Given exercise: Rewrite the material from the line containing "From the image, which" through the end of the material, substituting "nearer to" for "closer to" and keeping everything else unchanged.

(Records of spatial reasoning questions)
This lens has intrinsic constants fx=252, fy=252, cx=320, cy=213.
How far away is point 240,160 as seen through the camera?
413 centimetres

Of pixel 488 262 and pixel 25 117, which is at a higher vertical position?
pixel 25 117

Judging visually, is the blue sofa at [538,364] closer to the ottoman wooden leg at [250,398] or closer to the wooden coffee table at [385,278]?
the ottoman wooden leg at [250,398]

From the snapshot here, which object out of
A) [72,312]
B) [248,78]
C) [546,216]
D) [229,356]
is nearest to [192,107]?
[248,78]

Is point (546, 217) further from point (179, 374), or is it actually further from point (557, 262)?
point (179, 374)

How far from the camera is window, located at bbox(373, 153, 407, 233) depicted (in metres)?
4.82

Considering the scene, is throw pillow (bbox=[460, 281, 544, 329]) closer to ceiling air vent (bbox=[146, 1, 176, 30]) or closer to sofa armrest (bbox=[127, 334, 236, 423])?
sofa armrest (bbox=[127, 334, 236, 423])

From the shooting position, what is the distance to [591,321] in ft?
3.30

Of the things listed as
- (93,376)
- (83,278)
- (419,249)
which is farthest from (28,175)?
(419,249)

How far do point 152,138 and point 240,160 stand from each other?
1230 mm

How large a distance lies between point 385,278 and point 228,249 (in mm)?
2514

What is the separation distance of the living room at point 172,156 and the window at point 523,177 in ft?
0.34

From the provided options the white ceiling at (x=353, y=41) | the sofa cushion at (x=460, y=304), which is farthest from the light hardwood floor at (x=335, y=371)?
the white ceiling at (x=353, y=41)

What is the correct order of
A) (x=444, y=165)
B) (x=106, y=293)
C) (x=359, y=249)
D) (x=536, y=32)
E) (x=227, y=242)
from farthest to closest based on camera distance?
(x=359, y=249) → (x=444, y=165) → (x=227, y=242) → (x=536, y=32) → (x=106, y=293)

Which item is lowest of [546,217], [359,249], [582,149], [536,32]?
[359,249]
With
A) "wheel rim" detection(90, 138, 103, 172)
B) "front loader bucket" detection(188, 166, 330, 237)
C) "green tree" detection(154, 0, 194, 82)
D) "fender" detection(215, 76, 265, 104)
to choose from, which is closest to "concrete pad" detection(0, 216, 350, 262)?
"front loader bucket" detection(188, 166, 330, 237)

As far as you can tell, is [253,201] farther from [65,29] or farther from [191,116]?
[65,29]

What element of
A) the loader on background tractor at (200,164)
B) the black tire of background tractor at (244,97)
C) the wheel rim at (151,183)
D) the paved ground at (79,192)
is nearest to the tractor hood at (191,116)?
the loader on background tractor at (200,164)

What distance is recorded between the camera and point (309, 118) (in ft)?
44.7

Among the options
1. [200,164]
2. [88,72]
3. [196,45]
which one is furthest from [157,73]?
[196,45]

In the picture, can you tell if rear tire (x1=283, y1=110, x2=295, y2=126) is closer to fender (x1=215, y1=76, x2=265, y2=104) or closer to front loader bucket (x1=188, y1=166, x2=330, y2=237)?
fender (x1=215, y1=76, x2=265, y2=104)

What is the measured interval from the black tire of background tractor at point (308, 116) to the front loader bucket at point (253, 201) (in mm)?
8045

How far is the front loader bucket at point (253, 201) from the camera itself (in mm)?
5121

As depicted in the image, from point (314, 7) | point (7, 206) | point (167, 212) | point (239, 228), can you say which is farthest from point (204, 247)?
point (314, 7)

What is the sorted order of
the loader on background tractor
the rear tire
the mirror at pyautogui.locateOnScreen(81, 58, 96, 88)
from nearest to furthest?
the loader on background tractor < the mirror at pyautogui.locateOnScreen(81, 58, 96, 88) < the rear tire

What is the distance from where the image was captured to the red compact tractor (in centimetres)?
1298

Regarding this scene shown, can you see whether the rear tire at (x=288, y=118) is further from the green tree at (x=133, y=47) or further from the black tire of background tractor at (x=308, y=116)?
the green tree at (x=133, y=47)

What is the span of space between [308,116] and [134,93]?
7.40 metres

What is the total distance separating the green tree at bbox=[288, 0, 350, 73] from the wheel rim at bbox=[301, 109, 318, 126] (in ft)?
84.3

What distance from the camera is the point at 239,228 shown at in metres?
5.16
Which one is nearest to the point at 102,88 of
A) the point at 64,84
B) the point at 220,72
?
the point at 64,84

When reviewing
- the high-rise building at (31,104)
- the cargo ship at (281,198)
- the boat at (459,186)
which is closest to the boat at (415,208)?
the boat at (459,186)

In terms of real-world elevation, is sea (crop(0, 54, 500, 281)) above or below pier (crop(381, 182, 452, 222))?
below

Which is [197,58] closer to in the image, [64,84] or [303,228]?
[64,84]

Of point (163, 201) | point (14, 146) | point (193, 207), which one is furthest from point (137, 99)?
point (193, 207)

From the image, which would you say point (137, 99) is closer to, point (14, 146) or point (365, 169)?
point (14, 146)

Result of this exercise:
From the image, which would you say point (137, 99) is nearer to, point (14, 146) or point (365, 169)?
point (14, 146)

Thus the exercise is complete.